▶ _Work to complete_: Type the records that follow again exactly as written, but drop the pictures.

[Source data]
# # # # #

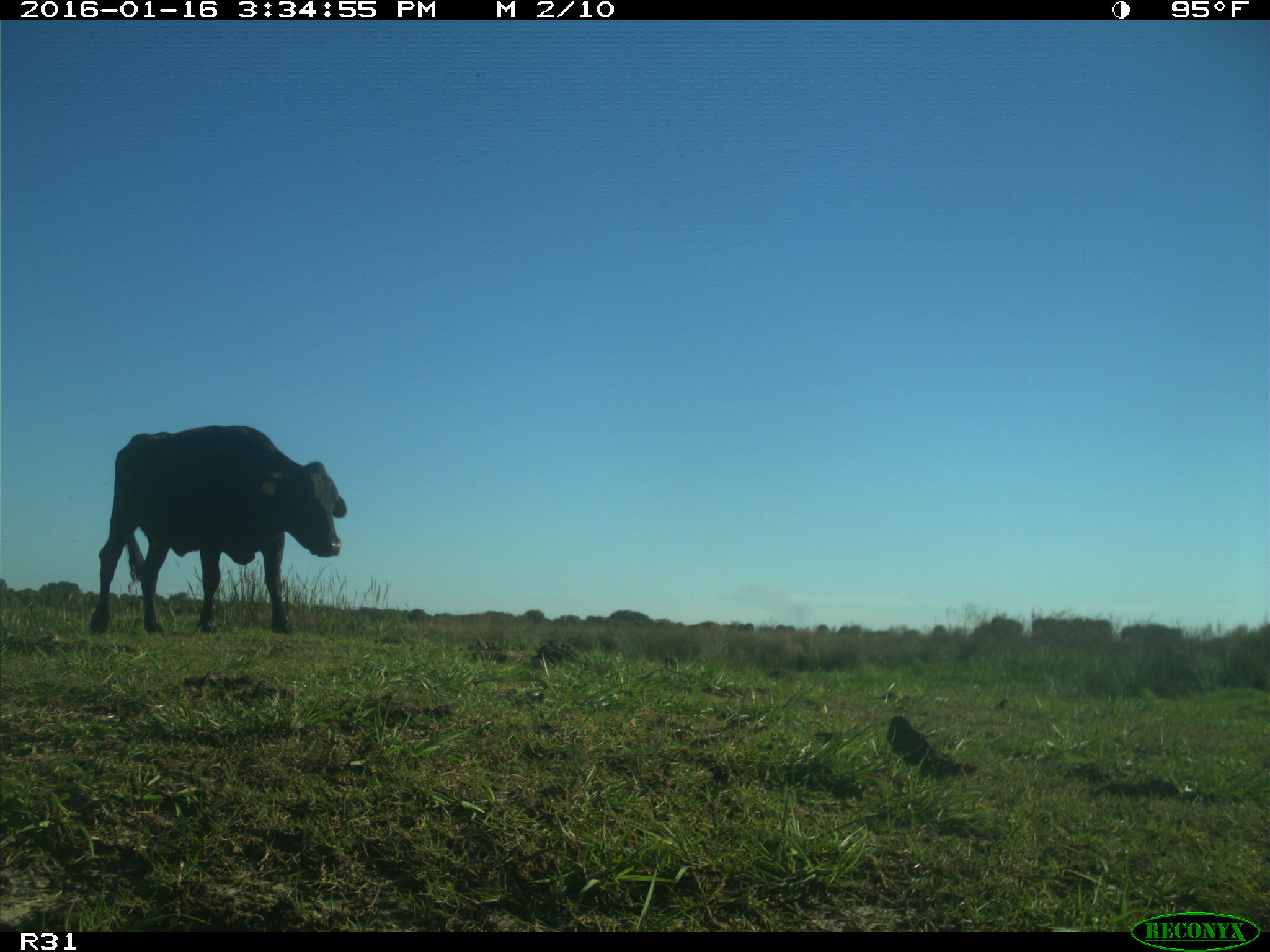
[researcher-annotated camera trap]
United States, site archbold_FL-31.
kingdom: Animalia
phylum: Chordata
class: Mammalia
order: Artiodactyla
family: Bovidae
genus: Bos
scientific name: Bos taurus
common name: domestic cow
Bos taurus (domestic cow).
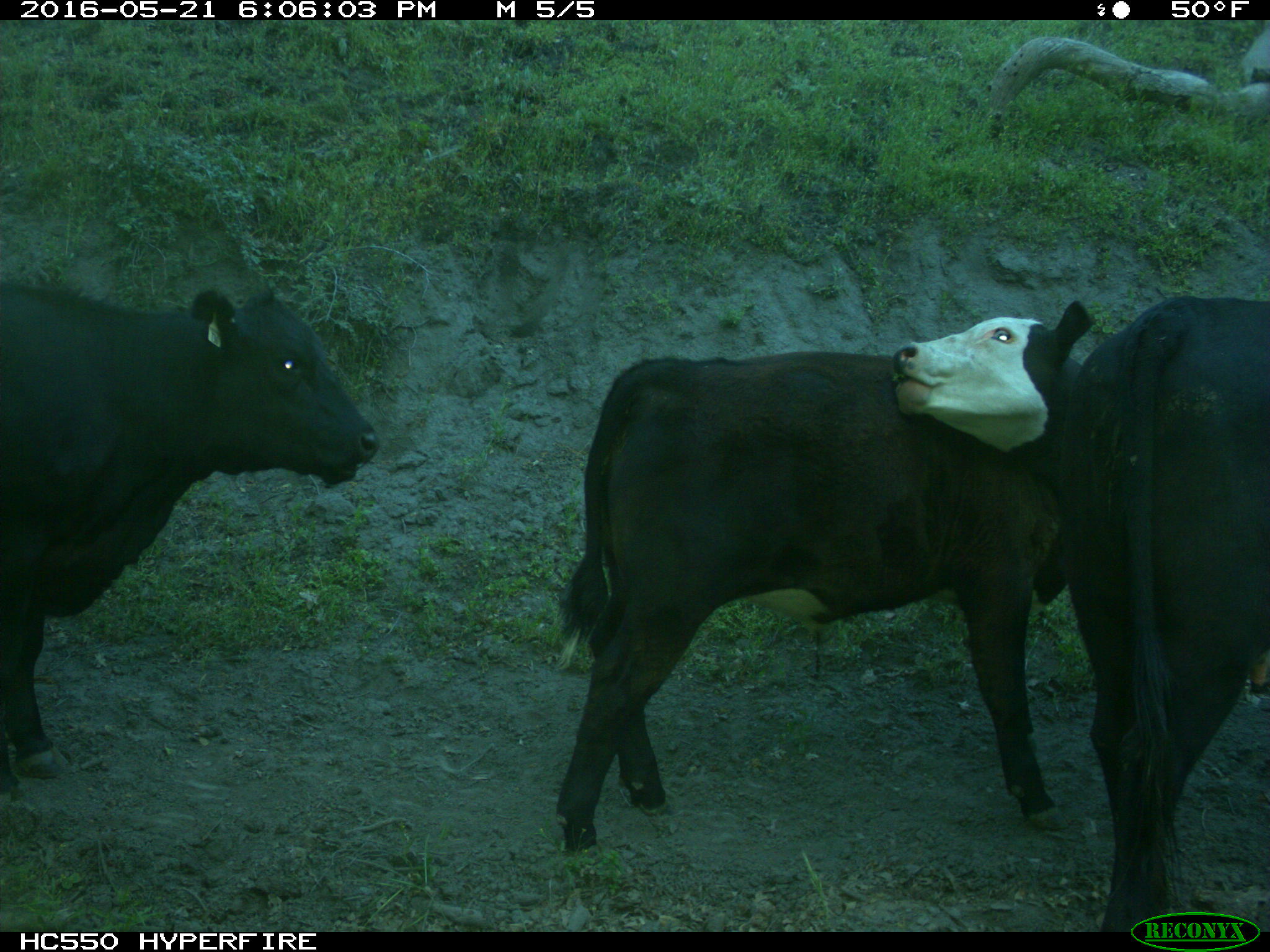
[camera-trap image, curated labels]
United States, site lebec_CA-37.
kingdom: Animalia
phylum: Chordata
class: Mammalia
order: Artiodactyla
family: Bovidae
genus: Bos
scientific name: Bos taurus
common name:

# # # # #

▶ _Solution to the problem_:
[researcher-annotated camera trap]
United States, site archbold_FL-31.
kingdom: Animalia
phylum: Chordata
class: Mammalia
order: Artiodactyla
family: Bovidae
genus: Bos
scientific name: Bos taurus
common name: domestic cow
Bos taurus (domestic cow).
[camera-trap image, curated labels]
United States, site lebec_CA-37.
kingdom: Animalia
phylum: Chordata
class: Mammalia
order: Artiodactyla
family: Bovidae
genus: Bos
scientific name: Bos taurus
common name:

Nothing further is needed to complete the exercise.